Comumente são chamados de mórmons os membros da Igreja de Jesus Cristo dos Santos dos Últimos Dias. Apesar de sua referência explícita a Jesus Cristo, sua doutrina politeísta e sua concepção de um processo evolutivo entre Deus e o homem diferem essencialmente das crenças das igrejas cristãs.

Desenvolvimento histórico

A Igreja dos Santos dos Últimos Dias foi fundada no estado de Nova York por Joseph Smith Jr., em 1830. Segundo seu próprio testemunho, Smith, guiado por uma revelação do anjo Morôni, encontrou e traduziu em 1827 o Livro de Mórmon, que constitui o principal texto sagrado da seita. Esse livro narrava como as tribos de Israel emigraram para a América séculos antes do nascimento de Cristo e viveram experiências semelhantes às relatadas na Bíblia.

Tendo emigrado para Kirtland, Ohio, onde se uniu a ele o pregador Sidney Rigdon, Smith fundou uma sociedade de tipo coletivista que também se estendeu ao Missouri. A instalação dos mórmons, com suas peculiaridades e seu acantonamento grupal, provocou a hostilidade de seus vizinhos, que cobriram o profeta de piche e penas e destruíram as propriedades da comunidade. Contudo, apesar da rejeição exterior, das rivalidades internas, do descumprimento de algumas profecias e de alguns fracassos econômicos, os mórmons se desenvolveram rapidamente. Expulsos do Missouri, onde Smith havia considerado a cidade de Independence como a nova Sião, fundaram em Illinois uma nova cidade, Nauvoo, cujo governo foi assumido pelo próprio Smith. Novamente, as rivalidades internas e as hostilidades externas provocaram uma intervenção militar que terminou com o linchamento de Smith em junho de 1844.

Com a morte de Smith, ocorreu a divisão entre seus seguidores. A maioria seguiu Brigham Young, que fundou Salt Lake City, em Utah, em 1846. Young promoveu a expansão missionária, principalmente no Reino Unido e na Escandinávia, e estabeleceu a poligamia em 1852. Suas pretensões de organizar uma autonomia teocrática o levaram a um confronto com o governo do presidente James Buchanan; a guerra de Utah, em 1857, significou o fim do domínio mórmon na região. Em 1890, a igreja renunciou à poligamia.

Uma minoria havia permanecido em Iowa e em Illinois após a morte de Smith, juntamente com sua primeira esposa e seu filho Joseph Smith III. Esse grupo fundou em Independence a Igreja Reorganizada de Jesus Cristo dos Santos dos Últimos Dias, em 1852. Outros grupos igualmente se dispersaram sob a presidência de algum dos primeiros discípulos de Smith.

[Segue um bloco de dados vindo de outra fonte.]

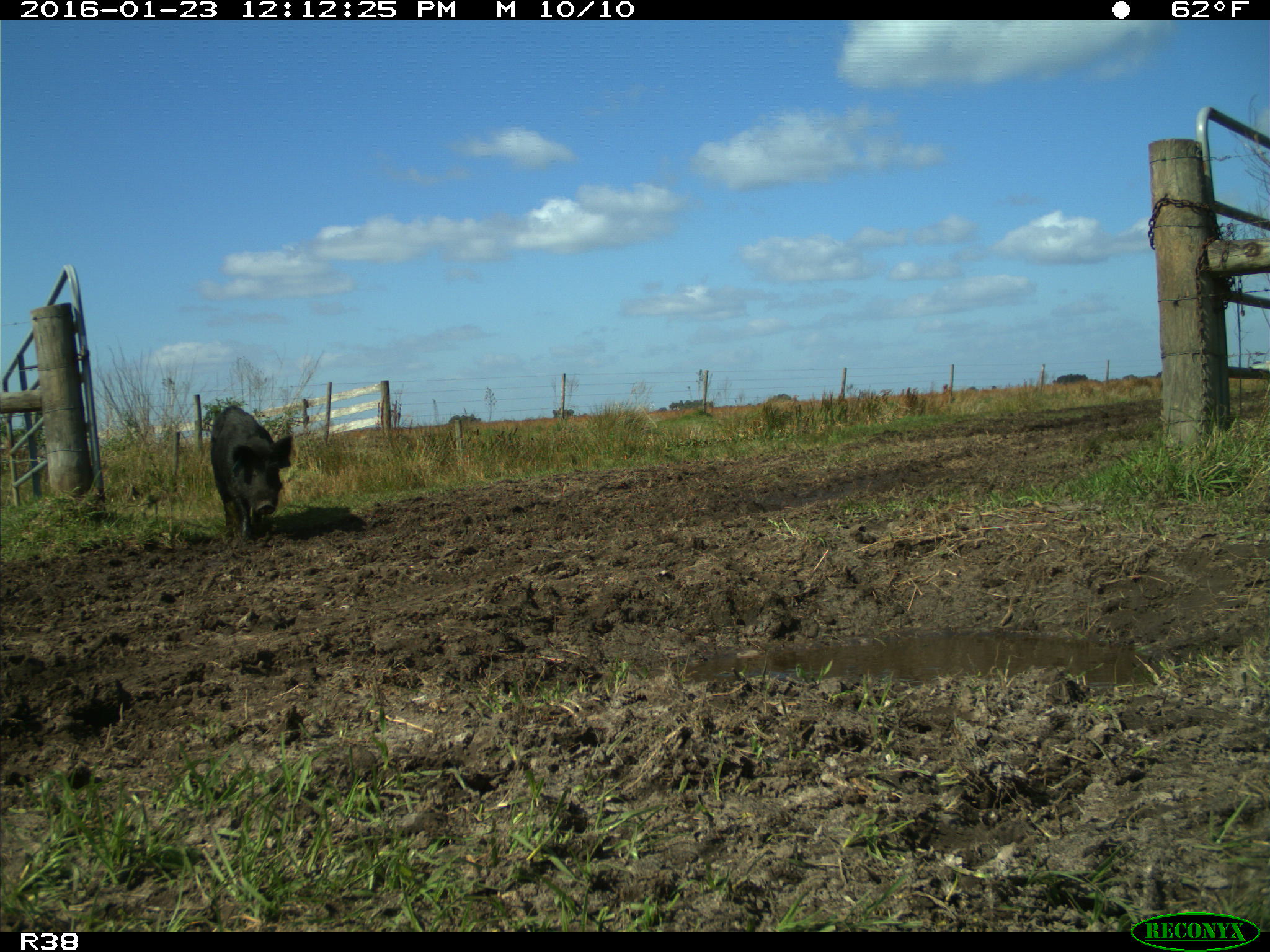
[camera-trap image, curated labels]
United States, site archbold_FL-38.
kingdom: Animalia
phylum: Chordata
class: Mammalia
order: Artiodactyla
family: Suidae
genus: Sus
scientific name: Sus scrofa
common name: wild boar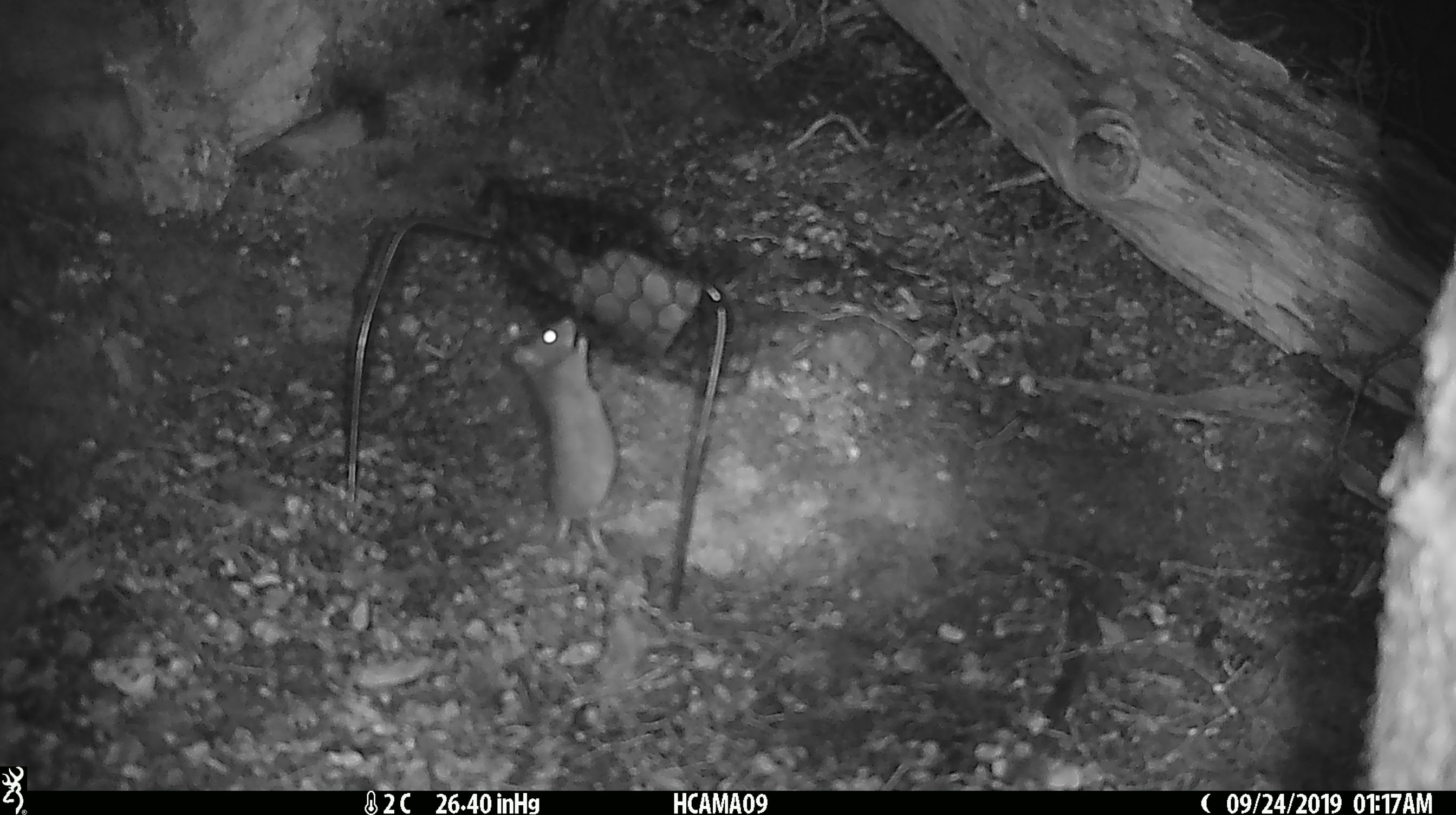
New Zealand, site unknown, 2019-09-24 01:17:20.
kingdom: Animalia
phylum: Chordata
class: Mammalia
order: Rodentia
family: Muridae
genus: Mus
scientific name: Mus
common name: mouse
Mouse (Mus).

Escrituras sagradas e doutrina

O Livro de Mórmon, apresentado por Smith em 1830, é a principal obra sagrada. Os mórmons aceitam a Bíblia, mas na versão de seu fundador, que incorporou suas próprias profecias. O livro de Doutrina e Convênios (1835) é uma seleção das revelações a Smith, às quais foram acrescentadas as revelações a Young e o decreto de abolição da poligamia. O Livro de Abraão e o Livro de Moisés, divulgados por Smith, foram reconhecidos pelos especialistas como traduções de textos funerários egípcios.

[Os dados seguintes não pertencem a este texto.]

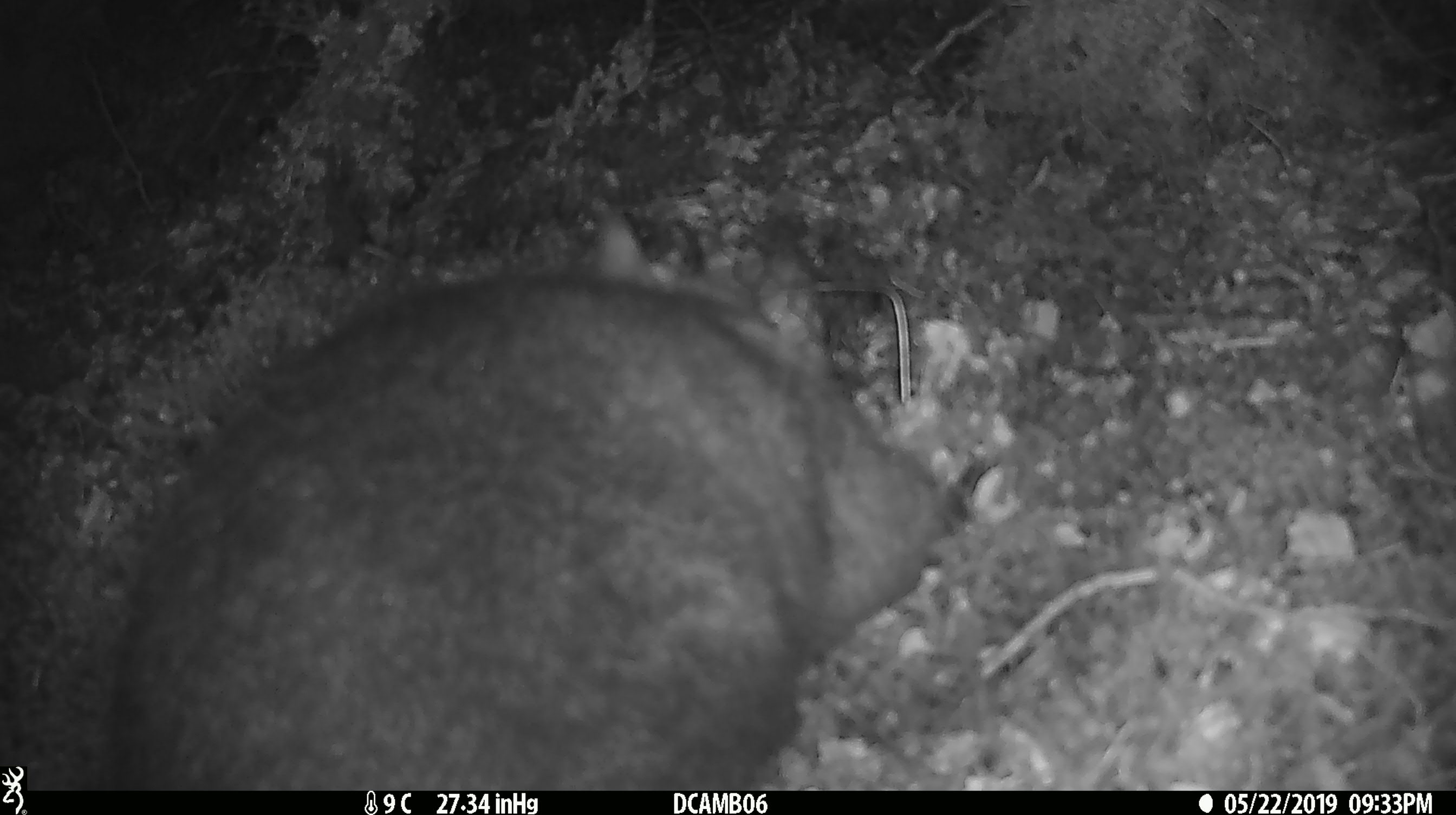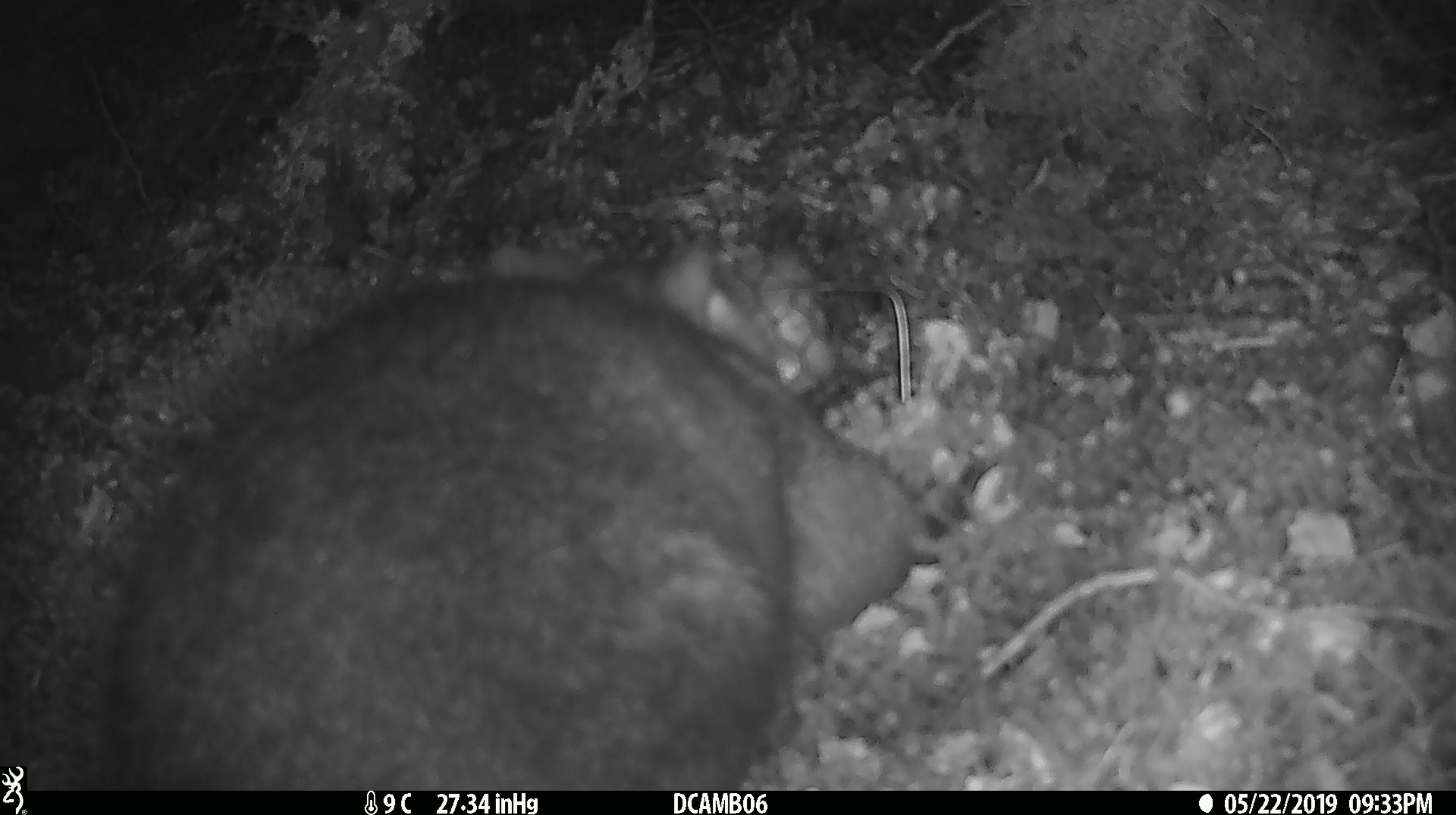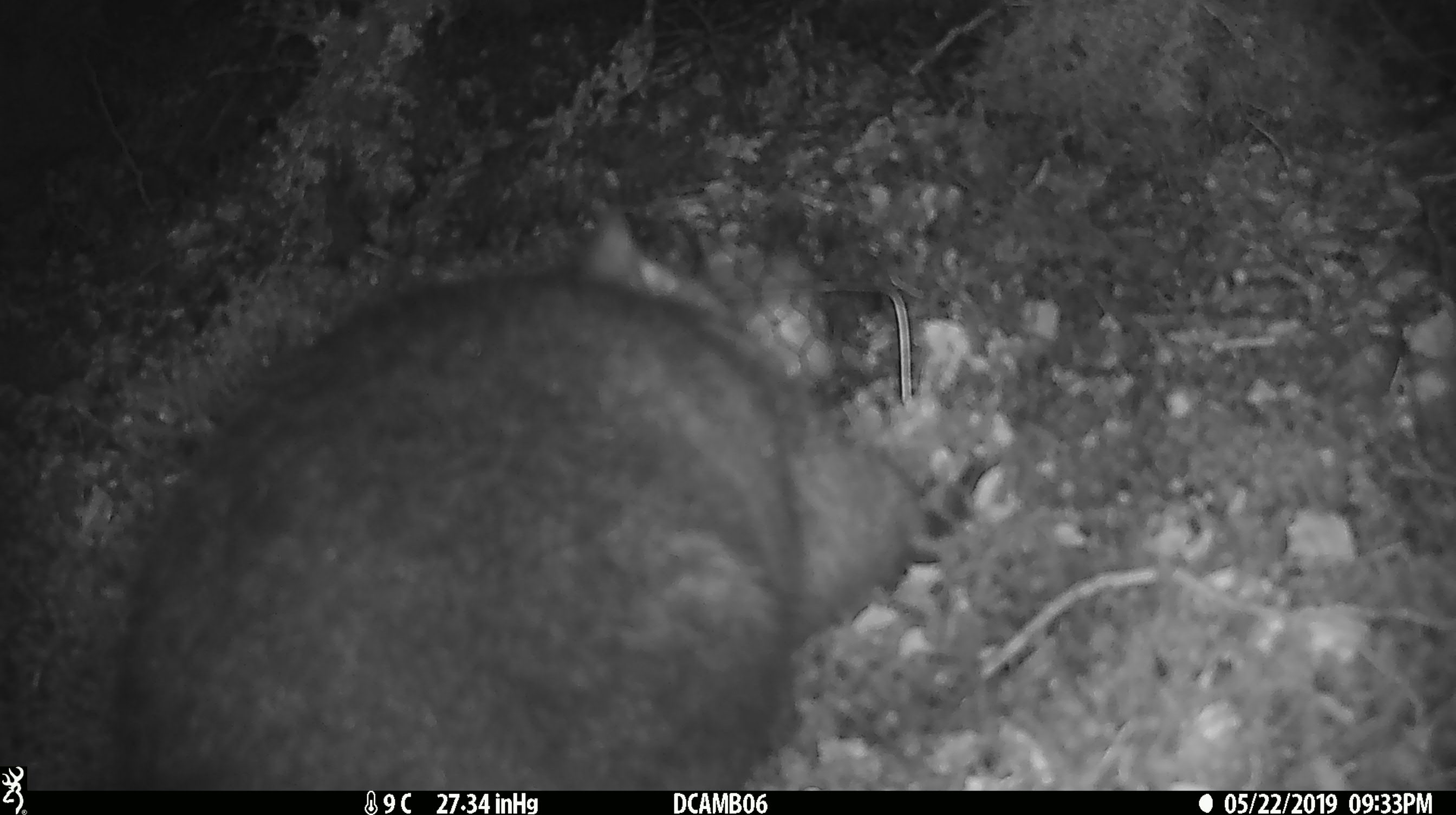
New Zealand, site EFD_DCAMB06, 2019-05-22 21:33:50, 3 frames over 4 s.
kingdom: Animalia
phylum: Chordata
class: Mammalia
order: Diprotodontia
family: Phalangeridae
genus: Trichosurus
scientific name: Trichosurus vulpecula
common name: common brushtail possum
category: possum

A divergência essencial entre a doutrina dos mórmons e as crenças cristãs consiste, como foi dito, em seu politeísmo, na concepção de Deus como evolução do homem e na crença na possibilidade de os homens chegarem a ser deuses. Cristo teria vindo à Terra para a salvação dos homens, mas o futuro destes depende das obras de cada um. A salvação se realiza mediante a fé e a obediência à igreja. A volta de Cristo inauguraria a primeira ressurreição e o milênio de seu reinado na terra, no qual empreenderia a “obra do templo” e se realizaria o batismo em nome dos mortos; depois ocorreria uma segunda ressurreição.

Em suas normas de conduta, os mórmons praticam certo rigorismo (proibição do álcool, do tabaco, do chá e do café) e uma ética de trabalho e atividade mercantil, cívica e assistencial, mas ao mesmo tempo incentivam valores culturais como a educação, o esporte, a dança e outras diversões. O culto se realiza em parte de modo público, mas também de forma secreta, com rituais que Smith tomou da maçonaria.

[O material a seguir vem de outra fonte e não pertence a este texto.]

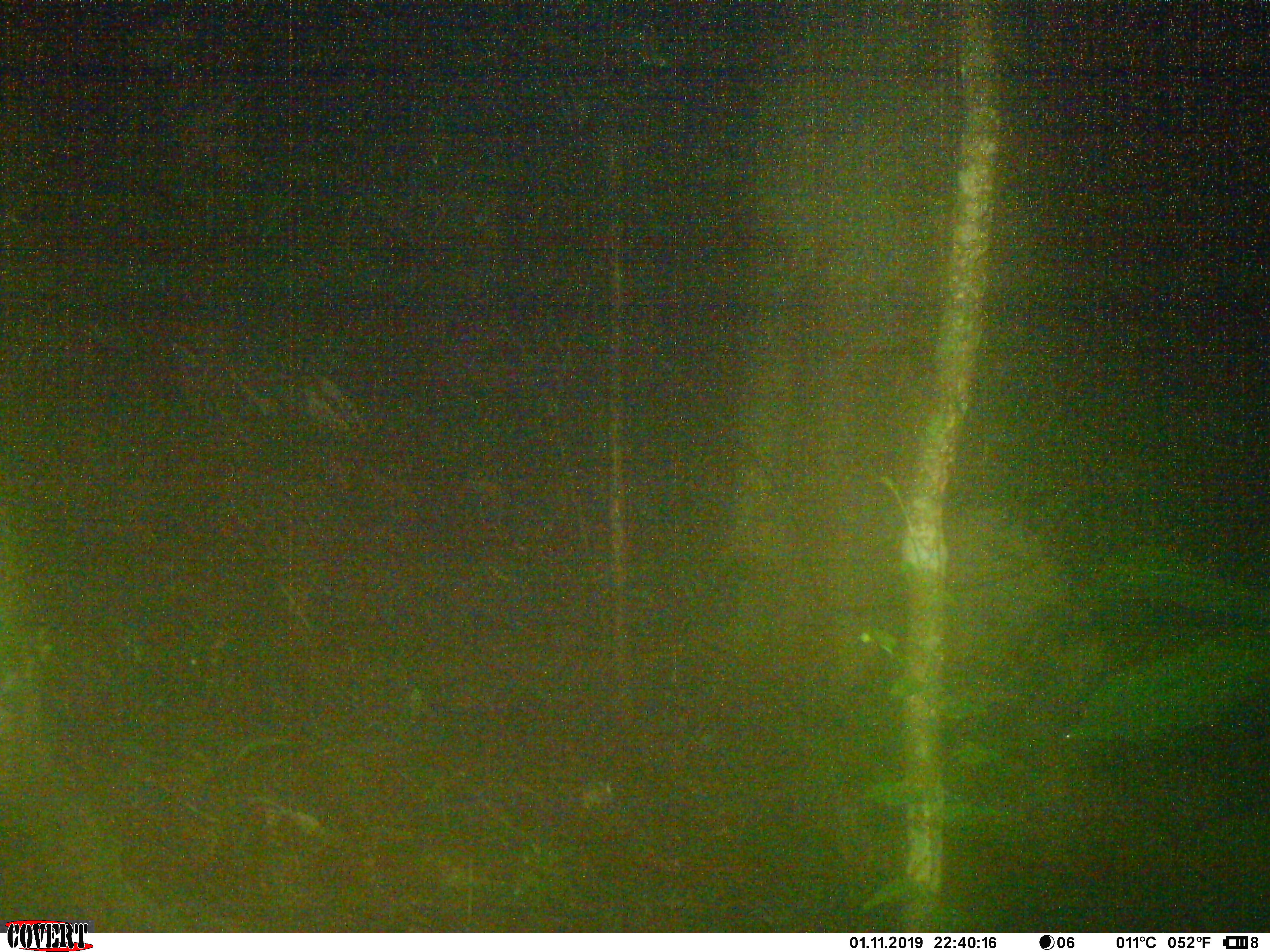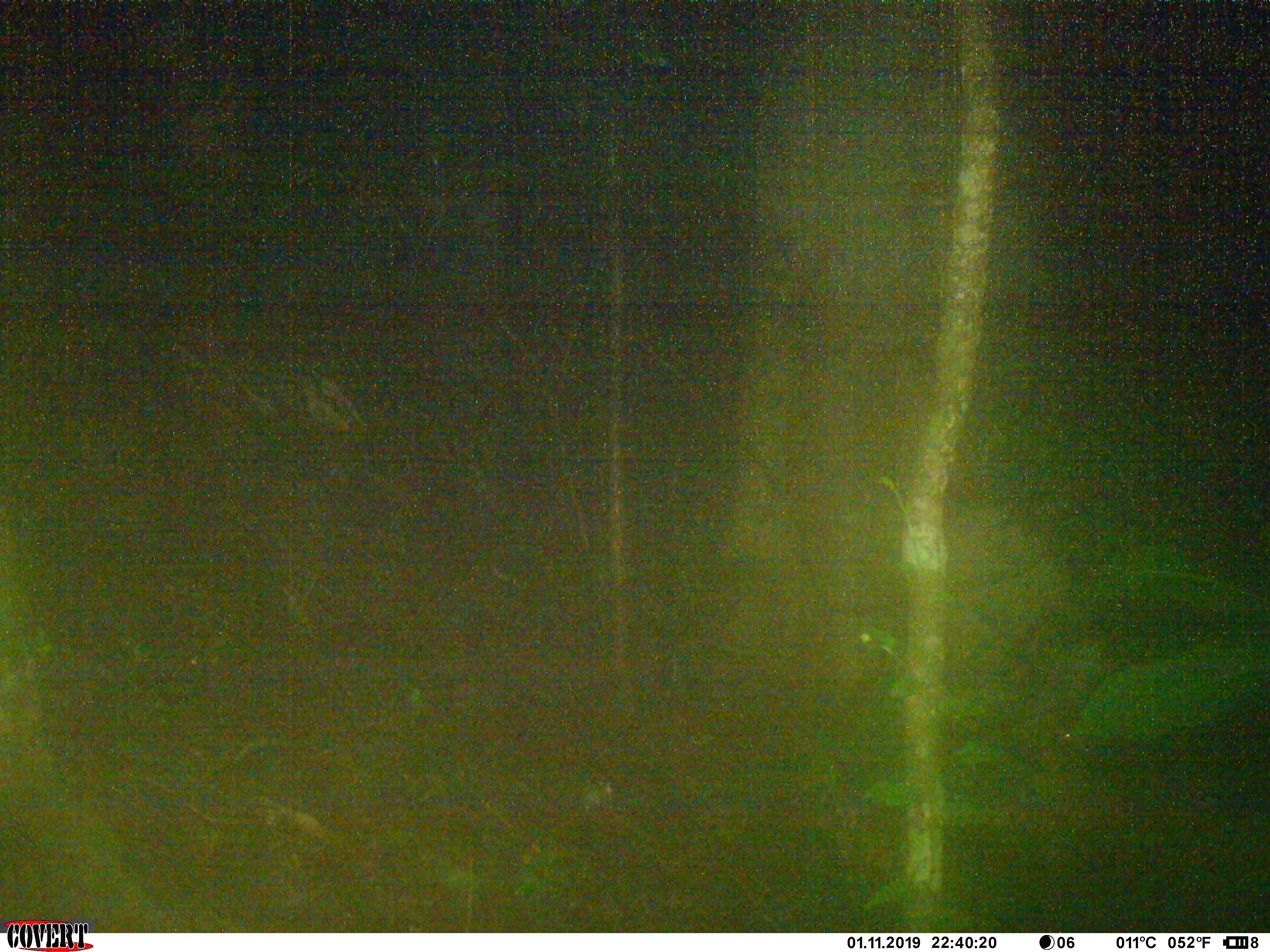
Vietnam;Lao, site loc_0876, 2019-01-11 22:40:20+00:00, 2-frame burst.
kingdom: Animalia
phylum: Chordata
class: Mammalia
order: Rodentia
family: Muridae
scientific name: Muridae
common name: old-world mice and rats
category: unidentified murid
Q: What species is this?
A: Unidentified murid (old-world mice and rats) (Muridae).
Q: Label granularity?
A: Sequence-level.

A estrutura eclesial também combina o igualitarismo com uma estrita hierarquia: um presidente com dois conselheiros, o conselho dos doze apóstolos, o conselho dos setenta discípulos (para as missões), bispos e patriarcas, mas também uma conferência geral que permanece aberta a todos os mórmons.

As perseguições, as décadas de poligamia e o batismo em nome dos antepassados consolidaram a identidade dos mórmons. Sua organização religiosa e civil, sua disciplina e sua laboriosidade facilitaram a difusão e a prosperidade das comunidades mórmons.